The film starts off where the last installment left off. Katniss ends the Hunger Games shooting an arrow at the force field bringing down the house once and for all. She is rescued by Plutarch Heavensbee(Philip Seymour Hoffman) who brings her to District 13 which is an underground city beneath the rubble of what used to be the District 13. While she is recuperating, her home, District 12 is annihilated but her love Gale (Liam Hemsworth) and her family survives the raids. Once recovered, Katniss meets President Coin (Julianne Moore) of District 13 who urges her to be the Mockingjay for the rebellion. She agrees to help in the rebellion only if the president agrees to free and save the other tributes including Peeta (Josh Hutcherson). Peeta however has turned to the Capitol and starts giving out speeches which are against the rebellion and Katniss as a whole.
The film shows a substantial amount of carnage though mostly off screen but the suggestive mayhem accentuated by a touching background score will send shivers down your spine in more than one occasion. Katniss’ visit to one of the districts where she shoots down a Capitol bomber is the only time she takes part in action. The scene however will impress you to a great extent. The two acts of rebellion from two different districts involving bombing a canal and blowing up the Capitol forces on the ground in another are filmed with fury and vigor. These two scenes also happen at critical junctures elevating the effect of the scene as a whole.
The chemistry between Katniss and Gale or should I say the lost chemistry between the two is given ample scope which in most of the situation is viewed through the eyes of Gale. The scene where he tells Katniss that it is only his pain that tends to bring him to her attention only underlines the faltering chemistry between the two which is by the way heartening to watch. Everytime the two get cozy, the thought or mention of Peeta separates them. The climax in which Gale volunteers to go save Peeta from the Capitol is almost ironic. The characters of President Coin and Heavensbee are well fleshed out. Their roles acquire importance owing to the effect that their characters have on Katniss and also for the fact that Katniss is given her purpose and tools to achieve it by them.

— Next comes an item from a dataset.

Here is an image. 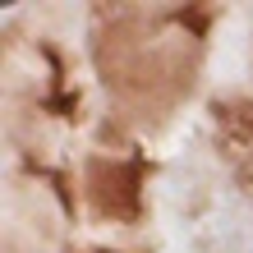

President Snow (Donald Sutherland) as the sadistic and suave oppressor from the Capitol takes his hateful act a step forward as he unleashes hell of epic proportion on the subjects of the districts. His mind game to get the better of the Mockingjay by torturing the one she loves in order to torture her is a treat to watch. The final conversation between the two in which he has a sadistic smile on his face all throughout, is an affective experience. Josh Hutcherson has a limited role but does excel in his little appearance towards the end.
Overall Mockingjay is unlike any of the previous Hunger Games films and it will surely have its takers and detractors. However it goes beyond saying that this is the most humane of the lot and it successfully transforms the characters from boys and girls into men and women. The final installment will tell whether or not the Collins’ story is successfully adapted for the screen but if this film was to be an indication, the director seems to be on the right track.